The Effect of Disease-associated Mutations on the Folding Pathway of Human Prion Protein

Department of Chemistry, Case Western Reserve University, Cleveland, Ohio, United States
Journal of Biological Chemistry (Impact Factor: 4.57). 05/2004; 279(17):18008-14. DOI: 10.1074/jbc.M313581200
Source: PubMed


Propagation of transmissible spongiform encephalopathies is believed to involve the conversion of cellular prion protein,
PrPC, into a misfolded oligomeric form, PrPSc. An important step toward understanding the mechanism of this conversion is to elucidate the folding pathway(s) of the prion
protein. We reported recently (Apetri, A. C., and Surewicz, W. K. (2002) J. Biol. Chem. 277, 44589-44592) that the folding of wild-type prion protein can best be described by a three-state sequential model involving
a partially folded intermediate. Here we have performed kinetic stopped-flow studies for a number of recombinant prion protein
variants carrying mutations associated with familial forms of prion disease.
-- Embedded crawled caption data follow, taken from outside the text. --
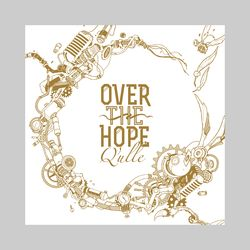 Q'ulle/2ndアルバム「OVERTHEHOPE」【初回限定盤】【CDDVD】※キャラアニ特典付き
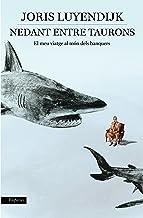Nedant entre taurons: El meu viatge al món dels banquers (Catalan Edition)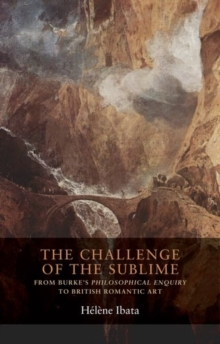 The Challenge of the Sublime : From Burke's <i>Philosophical Enquiry</i> to British Romantic Art, Hardback Book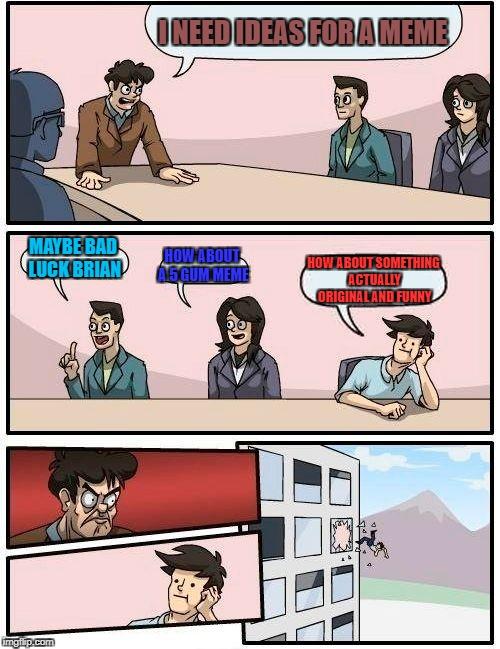 Original Boardroom Suggestion Meme Wwwpicswecom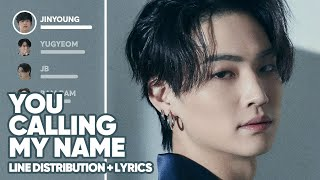 GOT7 - You Calling My Name (Line Distribution + Lyrics Color Coded) PATREON REQUESTED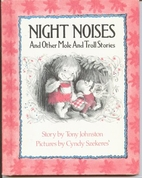 Night Noises and Other Mole and Troll…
Analysis of kinetic data clearly demonstrates
the presence of partially structured intermediates on the refolding pathway of each PrP variant studied. In each case, the
partially folded state is at least one order of magnitude more populated than the fully unfolded state. The present study
also reveals that, for the majority of PrP variants tested, mutations linked to familial prion diseases result in a pronounced
increase in the thermodynamic stability, and thus the population, of the folding intermediate. These data strongly suggest
that partially structured intermediates of PrP may play a crucial role in prion protein conversion, serving as direct precursors
of the pathogenic PrPSc isoform.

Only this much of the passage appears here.